**Prompt**. Write out every entry exactly as it stands.
# Start of The data
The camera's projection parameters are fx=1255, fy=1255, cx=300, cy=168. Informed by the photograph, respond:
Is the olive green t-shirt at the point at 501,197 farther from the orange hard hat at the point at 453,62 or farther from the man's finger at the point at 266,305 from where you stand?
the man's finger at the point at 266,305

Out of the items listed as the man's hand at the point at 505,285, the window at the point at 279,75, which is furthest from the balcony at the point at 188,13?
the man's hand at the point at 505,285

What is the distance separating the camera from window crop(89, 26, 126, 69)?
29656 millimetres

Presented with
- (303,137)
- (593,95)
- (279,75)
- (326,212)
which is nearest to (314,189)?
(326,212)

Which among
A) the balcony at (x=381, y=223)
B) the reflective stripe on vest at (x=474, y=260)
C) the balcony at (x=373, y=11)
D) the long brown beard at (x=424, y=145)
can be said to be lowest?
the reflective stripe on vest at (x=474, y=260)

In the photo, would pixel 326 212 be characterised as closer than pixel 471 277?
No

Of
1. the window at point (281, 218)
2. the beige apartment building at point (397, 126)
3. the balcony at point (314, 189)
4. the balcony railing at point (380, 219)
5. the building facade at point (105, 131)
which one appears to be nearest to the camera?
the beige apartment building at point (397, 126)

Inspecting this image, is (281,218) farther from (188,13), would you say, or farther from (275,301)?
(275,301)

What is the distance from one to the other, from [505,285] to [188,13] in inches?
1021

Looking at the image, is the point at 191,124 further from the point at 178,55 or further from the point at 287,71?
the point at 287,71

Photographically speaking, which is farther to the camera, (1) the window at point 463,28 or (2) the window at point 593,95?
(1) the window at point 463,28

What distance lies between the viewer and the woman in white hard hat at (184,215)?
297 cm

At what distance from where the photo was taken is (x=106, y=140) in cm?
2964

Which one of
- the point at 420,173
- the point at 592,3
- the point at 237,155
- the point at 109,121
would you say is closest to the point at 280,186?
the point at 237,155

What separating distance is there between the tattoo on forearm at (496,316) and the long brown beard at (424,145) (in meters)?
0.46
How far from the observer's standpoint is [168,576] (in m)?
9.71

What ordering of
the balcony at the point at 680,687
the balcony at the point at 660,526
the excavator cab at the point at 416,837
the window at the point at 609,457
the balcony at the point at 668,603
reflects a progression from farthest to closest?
# End of The data
**Result of the task**.
The camera's projection parameters are fx=1255, fy=1255, cx=300, cy=168. Informed by the photograph, respond:
Is the olive green t-shirt at the point at 501,197 farther from the orange hard hat at the point at 453,62 or farther from the man's finger at the point at 266,305 from where you stand?
the man's finger at the point at 266,305

Out of the items listed as the man's hand at the point at 505,285, the window at the point at 279,75, which is furthest from the balcony at the point at 188,13?
the man's hand at the point at 505,285

What is the distance separating the camera from window crop(89, 26, 126, 69)?
29656 millimetres

Presented with
- (303,137)
- (593,95)
- (279,75)
- (326,212)
which is nearest to (314,189)?
(326,212)

Which among
A) the balcony at (x=381, y=223)
B) the reflective stripe on vest at (x=474, y=260)
C) the balcony at (x=373, y=11)
D) the long brown beard at (x=424, y=145)
can be said to be lowest?
the reflective stripe on vest at (x=474, y=260)

In the photo, would pixel 326 212 be characterised as closer than pixel 471 277?
No

Of
1. the window at point (281, 218)
2. the beige apartment building at point (397, 126)
3. the balcony at point (314, 189)
4. the balcony railing at point (380, 219)
5. the building facade at point (105, 131)
which one appears to be nearest to the camera?
the beige apartment building at point (397, 126)

Inspecting this image, is (281,218) farther from (188,13), would you say, or farther from (275,301)?
(275,301)

What is the distance from one to the other, from [505,285] to [188,13] in inches?
1021

Looking at the image, is the point at 191,124 further from the point at 178,55 or further from the point at 287,71?
the point at 287,71

Photographically speaking, which is farther to the camera, (1) the window at point 463,28 or (2) the window at point 593,95?
(1) the window at point 463,28

What distance lies between the viewer and the woman in white hard hat at (184,215)?
297 cm

At what distance from where the photo was taken is (x=106, y=140) in cm?
2964

Which one of
- the point at 420,173
- the point at 592,3
- the point at 237,155
- the point at 109,121
would you say is closest to the point at 280,186?
the point at 237,155

What separating distance is there between the tattoo on forearm at (496,316) and the long brown beard at (424,145) (in meters)?
0.46
How far from the observer's standpoint is [168,576] (in m)?
9.71

What ordering of
the balcony at the point at 680,687
the balcony at the point at 660,526
the excavator cab at the point at 416,837
the window at the point at 609,457
the balcony at the point at 668,603
reflects a progression from farthest to closest?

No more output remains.